Enhanced vascular neuronal nitric-oxide synthase-derived nitric-oxide production underlies the pressor response caused by peripheral N-methyl-D-aspartate receptor activation in conscious rats.

Abstract

Although the N-methyl-D-aspartate (NMDA) receptor (NMDAR) obligatory unit NMDAR1 is expressed in the vasculature and myocardium, the impact of peripheral NMDAR activation on blood pressure (BP) has received little attention. We demonstrate, for the first time, dose-related pressor responses elicited by systemic NMDA (125, 250, 500, and 1000 μg/kg) in conscious rats. The pressor response was peripheral NMDAR-mediated because: 1) it persisted after ganglion blockade (hexamethonium; 5 mg/kg i.v.); 2) it was attenuated by the selective NMDAR blocker DL-2-amino-5-phosphonopentanoic acid (5 mg/kg, i.v.) or the glycine/NMDAR antagonist R-(+)-3-amino-1-hydroxypyrrolid-2-one [R-(+)-HA-966; 10 mg/kg i.v.]; and 3) NMDA (1.25-10 mM) increased contractile force of rat aorta in vitro. It is noteworthy that ex vivo studies revealed enhanced nitric oxide (NO) and reactive oxygen species (ROS) generation in vascular tissues collected at the peak of the NMDAR-mediated pressor response. Pharmacological, ex vivo, and in vitro findings demonstrated attenuation of the NMDAR-mediated increases in BP and vascular NO and ROS by the nonselective NO synthase (NOS) inhibitor N(ω)-nitro-L-arginine methyl ester hydrochloride (10 mg/kg i.v.) or the neuronal NOS (nNOS) inhibitor N(ω)-propyl-L-arginine hydrochloride (150 μg/kg i.p.) but not by the endothelial NOS inhibitor N(5)-(1-iminoethyl)-L-ornithine (4 or 10 mg/kg i.v.). Furthermore, R-(+)-HA-966 attenuated NMDA-evoked generation of vascular NO and ROS. The findings suggest a pivotal role for enhanced vascular nNOS-derived NO in ROS generation and in the subsequent pressor response elicited by peripheral NMDAR in conscious rats.

**Stored data entries**:
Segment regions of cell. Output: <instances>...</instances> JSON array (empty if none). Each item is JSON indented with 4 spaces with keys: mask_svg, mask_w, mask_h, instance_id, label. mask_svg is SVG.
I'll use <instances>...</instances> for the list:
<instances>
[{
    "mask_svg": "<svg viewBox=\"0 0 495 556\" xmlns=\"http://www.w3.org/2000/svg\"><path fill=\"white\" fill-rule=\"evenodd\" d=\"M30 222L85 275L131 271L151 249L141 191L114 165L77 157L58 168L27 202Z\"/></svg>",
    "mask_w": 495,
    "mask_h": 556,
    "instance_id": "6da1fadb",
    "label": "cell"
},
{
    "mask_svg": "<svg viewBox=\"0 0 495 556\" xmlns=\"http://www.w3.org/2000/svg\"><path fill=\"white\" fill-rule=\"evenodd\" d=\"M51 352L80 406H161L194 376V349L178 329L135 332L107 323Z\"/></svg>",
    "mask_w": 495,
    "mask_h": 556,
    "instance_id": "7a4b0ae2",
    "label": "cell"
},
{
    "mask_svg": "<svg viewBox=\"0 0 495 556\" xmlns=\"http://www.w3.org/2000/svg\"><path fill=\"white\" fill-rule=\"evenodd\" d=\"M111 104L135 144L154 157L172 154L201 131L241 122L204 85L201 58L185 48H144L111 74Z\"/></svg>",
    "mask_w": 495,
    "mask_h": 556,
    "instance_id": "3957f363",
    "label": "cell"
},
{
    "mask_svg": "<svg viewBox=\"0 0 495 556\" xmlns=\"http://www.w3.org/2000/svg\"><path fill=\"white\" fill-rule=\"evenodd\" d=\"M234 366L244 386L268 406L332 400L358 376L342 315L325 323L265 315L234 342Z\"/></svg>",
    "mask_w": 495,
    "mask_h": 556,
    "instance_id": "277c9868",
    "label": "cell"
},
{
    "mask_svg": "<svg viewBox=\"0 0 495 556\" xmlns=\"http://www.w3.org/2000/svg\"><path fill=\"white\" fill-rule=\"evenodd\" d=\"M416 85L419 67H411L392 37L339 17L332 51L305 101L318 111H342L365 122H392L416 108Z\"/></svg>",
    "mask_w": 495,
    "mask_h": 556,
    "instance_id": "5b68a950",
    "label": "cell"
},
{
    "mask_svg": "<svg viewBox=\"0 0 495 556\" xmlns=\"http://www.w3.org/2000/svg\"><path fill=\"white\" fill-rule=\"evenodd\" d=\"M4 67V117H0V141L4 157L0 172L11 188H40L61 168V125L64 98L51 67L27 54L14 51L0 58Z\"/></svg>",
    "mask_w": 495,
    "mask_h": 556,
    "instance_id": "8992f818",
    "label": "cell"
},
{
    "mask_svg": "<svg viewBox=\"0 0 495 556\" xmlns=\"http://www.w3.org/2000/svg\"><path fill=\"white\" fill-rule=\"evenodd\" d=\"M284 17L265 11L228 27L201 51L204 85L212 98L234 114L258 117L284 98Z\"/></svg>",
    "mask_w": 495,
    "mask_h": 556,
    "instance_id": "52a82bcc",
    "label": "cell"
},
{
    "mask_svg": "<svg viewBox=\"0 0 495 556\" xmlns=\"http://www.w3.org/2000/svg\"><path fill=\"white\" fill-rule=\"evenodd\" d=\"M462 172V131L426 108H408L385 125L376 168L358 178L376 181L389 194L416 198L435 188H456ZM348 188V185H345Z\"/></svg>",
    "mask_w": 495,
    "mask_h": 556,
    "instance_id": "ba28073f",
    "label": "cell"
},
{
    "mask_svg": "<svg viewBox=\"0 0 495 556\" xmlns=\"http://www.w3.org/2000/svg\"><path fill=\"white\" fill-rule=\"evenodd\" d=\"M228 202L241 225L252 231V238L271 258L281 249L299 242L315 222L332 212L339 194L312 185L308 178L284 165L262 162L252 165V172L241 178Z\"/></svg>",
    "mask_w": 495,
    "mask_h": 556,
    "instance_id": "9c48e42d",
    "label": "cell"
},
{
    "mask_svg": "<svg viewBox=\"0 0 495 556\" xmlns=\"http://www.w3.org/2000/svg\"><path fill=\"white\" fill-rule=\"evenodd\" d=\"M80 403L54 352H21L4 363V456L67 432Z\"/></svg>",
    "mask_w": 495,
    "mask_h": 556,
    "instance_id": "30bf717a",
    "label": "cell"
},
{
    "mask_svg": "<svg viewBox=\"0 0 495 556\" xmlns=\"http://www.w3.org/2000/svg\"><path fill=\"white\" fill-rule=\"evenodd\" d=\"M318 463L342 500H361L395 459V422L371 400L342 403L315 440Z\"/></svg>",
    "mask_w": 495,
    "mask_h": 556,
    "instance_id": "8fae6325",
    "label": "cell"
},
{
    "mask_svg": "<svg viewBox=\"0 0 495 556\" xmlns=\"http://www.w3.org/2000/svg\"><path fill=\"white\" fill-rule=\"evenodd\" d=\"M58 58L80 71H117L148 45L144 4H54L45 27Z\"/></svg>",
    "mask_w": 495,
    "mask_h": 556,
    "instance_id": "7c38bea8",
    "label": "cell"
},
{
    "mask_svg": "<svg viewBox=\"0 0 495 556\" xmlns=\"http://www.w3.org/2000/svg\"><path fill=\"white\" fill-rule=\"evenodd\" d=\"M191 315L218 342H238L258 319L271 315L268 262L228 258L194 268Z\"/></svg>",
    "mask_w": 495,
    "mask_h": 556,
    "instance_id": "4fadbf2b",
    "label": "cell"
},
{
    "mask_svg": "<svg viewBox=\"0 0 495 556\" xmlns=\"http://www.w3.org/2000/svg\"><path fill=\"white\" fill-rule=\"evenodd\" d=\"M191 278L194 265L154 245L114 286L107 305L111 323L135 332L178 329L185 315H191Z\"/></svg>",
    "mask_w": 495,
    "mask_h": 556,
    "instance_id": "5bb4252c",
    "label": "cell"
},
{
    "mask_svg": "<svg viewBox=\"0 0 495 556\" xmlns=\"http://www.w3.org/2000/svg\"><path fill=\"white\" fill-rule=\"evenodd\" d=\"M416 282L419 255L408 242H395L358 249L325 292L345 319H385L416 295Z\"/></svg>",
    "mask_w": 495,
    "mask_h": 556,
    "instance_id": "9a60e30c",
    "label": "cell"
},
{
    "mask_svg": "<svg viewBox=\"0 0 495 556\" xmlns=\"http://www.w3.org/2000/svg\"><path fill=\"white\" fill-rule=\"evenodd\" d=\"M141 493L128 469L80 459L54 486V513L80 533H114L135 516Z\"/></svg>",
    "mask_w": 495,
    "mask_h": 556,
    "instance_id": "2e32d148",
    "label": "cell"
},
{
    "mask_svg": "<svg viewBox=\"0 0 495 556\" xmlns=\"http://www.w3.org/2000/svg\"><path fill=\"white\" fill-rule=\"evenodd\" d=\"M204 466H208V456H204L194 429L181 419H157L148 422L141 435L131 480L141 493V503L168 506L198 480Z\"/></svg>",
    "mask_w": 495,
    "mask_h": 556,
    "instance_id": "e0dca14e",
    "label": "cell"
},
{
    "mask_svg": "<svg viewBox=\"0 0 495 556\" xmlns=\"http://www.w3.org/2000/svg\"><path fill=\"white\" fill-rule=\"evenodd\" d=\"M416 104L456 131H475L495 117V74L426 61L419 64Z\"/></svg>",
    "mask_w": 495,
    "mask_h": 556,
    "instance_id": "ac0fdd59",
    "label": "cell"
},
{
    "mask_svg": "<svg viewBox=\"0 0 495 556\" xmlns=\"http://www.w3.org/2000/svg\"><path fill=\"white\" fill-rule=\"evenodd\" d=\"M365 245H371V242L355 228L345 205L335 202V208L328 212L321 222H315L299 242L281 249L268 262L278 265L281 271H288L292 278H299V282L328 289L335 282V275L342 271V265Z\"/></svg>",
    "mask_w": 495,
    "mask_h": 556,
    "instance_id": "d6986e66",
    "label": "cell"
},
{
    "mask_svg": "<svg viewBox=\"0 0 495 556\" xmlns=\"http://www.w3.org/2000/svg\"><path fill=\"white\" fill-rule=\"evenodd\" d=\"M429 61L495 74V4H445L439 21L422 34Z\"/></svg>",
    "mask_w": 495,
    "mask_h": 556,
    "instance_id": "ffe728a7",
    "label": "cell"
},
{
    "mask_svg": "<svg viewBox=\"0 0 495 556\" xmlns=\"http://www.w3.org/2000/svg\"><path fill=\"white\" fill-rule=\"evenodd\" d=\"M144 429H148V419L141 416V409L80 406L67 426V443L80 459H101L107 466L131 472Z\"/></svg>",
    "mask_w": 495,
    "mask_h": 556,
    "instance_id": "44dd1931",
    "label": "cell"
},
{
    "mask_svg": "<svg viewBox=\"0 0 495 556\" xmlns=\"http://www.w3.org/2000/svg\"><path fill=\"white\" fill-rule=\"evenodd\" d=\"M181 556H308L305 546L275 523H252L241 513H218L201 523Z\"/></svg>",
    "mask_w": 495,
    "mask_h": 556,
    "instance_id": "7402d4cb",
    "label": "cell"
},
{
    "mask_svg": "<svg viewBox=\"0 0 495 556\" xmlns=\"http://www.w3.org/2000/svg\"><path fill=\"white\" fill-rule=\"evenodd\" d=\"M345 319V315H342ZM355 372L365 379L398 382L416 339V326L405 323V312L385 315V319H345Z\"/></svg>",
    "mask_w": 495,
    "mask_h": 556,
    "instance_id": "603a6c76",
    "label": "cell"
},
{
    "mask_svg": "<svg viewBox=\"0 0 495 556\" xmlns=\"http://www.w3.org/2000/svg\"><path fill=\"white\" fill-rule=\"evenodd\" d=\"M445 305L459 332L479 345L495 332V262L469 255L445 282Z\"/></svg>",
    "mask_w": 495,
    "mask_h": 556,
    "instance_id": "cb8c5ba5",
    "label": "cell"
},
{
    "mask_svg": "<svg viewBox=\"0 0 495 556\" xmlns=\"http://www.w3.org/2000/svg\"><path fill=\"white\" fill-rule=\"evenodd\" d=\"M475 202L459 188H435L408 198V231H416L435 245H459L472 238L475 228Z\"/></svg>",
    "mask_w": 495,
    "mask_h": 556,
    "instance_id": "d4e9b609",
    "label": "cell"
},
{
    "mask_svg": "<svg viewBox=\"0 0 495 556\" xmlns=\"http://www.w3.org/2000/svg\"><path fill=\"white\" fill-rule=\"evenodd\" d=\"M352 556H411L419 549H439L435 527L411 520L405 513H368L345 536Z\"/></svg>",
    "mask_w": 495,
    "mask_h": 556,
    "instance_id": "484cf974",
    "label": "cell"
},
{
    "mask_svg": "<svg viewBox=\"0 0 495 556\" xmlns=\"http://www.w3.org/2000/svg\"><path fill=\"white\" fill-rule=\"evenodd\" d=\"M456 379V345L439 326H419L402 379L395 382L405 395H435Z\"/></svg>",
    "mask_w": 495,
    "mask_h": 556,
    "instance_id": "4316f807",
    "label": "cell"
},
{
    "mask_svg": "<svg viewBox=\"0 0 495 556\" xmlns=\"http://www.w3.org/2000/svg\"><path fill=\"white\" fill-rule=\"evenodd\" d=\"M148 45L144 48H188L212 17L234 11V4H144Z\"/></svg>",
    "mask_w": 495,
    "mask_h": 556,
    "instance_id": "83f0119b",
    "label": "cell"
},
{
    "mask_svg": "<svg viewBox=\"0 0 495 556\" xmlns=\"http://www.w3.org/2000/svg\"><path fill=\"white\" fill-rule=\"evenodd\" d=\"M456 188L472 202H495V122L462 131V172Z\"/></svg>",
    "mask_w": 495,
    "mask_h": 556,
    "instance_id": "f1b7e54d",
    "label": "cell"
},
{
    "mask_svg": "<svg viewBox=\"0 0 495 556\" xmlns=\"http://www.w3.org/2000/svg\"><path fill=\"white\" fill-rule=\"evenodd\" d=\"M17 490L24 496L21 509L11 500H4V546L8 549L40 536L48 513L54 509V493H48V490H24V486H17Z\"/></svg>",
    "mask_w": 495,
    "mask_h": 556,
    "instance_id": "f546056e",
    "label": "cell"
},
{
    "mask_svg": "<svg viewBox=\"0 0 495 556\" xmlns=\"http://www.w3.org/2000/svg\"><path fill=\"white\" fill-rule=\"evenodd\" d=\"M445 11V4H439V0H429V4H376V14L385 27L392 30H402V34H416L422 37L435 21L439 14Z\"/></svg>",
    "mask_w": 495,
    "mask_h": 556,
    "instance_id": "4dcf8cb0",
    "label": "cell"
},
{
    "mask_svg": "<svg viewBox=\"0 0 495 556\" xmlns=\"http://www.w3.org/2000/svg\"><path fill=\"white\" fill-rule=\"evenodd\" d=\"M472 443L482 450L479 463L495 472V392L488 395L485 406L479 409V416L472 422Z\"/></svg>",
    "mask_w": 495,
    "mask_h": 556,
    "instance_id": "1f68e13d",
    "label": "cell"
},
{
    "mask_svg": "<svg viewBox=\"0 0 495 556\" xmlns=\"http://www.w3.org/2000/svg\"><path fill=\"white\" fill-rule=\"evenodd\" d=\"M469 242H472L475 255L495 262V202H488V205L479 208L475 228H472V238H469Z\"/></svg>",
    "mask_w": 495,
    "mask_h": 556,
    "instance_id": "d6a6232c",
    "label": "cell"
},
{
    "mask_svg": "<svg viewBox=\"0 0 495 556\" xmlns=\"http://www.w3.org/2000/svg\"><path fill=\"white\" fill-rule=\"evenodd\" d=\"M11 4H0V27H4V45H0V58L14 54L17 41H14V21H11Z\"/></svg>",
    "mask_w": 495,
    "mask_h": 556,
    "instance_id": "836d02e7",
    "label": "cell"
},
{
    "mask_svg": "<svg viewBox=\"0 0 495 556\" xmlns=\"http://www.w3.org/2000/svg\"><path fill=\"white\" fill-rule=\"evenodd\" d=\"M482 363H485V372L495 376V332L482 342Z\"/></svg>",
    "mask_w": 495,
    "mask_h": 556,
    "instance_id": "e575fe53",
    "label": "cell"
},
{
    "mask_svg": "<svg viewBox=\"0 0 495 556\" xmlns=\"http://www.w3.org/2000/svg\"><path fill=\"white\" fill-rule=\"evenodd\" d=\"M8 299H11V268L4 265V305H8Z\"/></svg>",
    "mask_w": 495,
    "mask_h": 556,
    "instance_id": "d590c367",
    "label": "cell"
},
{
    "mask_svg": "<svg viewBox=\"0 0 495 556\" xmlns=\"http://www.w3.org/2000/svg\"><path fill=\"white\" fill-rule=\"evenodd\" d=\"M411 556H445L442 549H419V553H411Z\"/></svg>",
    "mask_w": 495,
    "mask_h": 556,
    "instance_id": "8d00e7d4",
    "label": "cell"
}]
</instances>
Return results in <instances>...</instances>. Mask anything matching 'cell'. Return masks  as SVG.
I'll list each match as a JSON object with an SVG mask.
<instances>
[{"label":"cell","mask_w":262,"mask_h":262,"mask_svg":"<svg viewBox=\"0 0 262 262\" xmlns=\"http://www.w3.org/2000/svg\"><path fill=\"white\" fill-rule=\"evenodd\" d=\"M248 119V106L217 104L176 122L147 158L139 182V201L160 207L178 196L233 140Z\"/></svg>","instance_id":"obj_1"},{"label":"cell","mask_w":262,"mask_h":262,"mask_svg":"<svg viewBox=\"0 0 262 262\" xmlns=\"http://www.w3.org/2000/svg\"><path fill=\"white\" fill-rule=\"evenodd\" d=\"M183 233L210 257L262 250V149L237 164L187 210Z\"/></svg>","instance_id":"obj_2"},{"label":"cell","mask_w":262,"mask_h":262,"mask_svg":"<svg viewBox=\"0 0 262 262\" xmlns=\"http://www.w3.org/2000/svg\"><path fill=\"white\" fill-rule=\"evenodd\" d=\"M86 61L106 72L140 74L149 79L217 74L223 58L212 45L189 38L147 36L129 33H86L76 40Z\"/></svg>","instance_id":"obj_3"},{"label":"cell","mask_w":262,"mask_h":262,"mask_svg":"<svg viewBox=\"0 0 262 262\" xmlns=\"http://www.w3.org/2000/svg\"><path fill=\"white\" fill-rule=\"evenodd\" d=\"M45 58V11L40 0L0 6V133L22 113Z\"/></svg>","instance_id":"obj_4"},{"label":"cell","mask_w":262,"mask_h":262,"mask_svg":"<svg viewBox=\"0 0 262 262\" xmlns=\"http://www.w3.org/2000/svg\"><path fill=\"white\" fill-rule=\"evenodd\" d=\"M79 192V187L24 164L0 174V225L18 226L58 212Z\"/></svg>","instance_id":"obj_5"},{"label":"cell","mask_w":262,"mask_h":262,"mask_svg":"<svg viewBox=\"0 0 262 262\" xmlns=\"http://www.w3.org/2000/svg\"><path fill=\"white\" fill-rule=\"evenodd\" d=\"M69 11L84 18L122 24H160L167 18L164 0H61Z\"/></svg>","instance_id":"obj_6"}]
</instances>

**EXERCISE INSTRUCTIONS**:
**a.** Print the part of the abstract between "Enhanced vascular neuronal" and "activation in conscious rats.", inclusive.
**b.** Answer these questions from the abstract:
(i) Which drug was used for ganglion blockade, and at what dose?
(ii) What range of NMDA concentrations increased the contractile force of rat aorta in vitro?
(iii) Which endothelial NOS inhibitor did not attenuate the NMDAR-mediated increases in blood pressure and vascular NO and ROS?
**c.** Name every NOS inhibitor in the abstract, and give the dose and route stated for each.
The items have no connection to the abstract.

**RESPONSES PER TASK**:
**a.**
Enhanced vascular neuronal nitric-oxide synthase-derived nitric-oxide production underlies the pressor response caused by peripheral N-methyl-D-aspartate receptor activation in conscious rats.

**b.**
(i) Hexamethonium, at 5 mg/kg i.v.
(ii) 1.25 to 10 mM.
(iii) N(5)-(1-iminoethyl)-L-ornithine.

**c.**
- N(ω)-nitro-L-arginine methyl ester hydrochloride (nonselective NOS inhibitor): 10 mg/kg i.v.
- N(ω)-propyl-L-arginine hydrochloride (neuronal NOS inhibitor): 150 μg/kg i.p.
- N(5)-(1-iminoethyl)-L-ornithine (endothelial NOS inhibitor): 4 or 10 mg/kg i.v.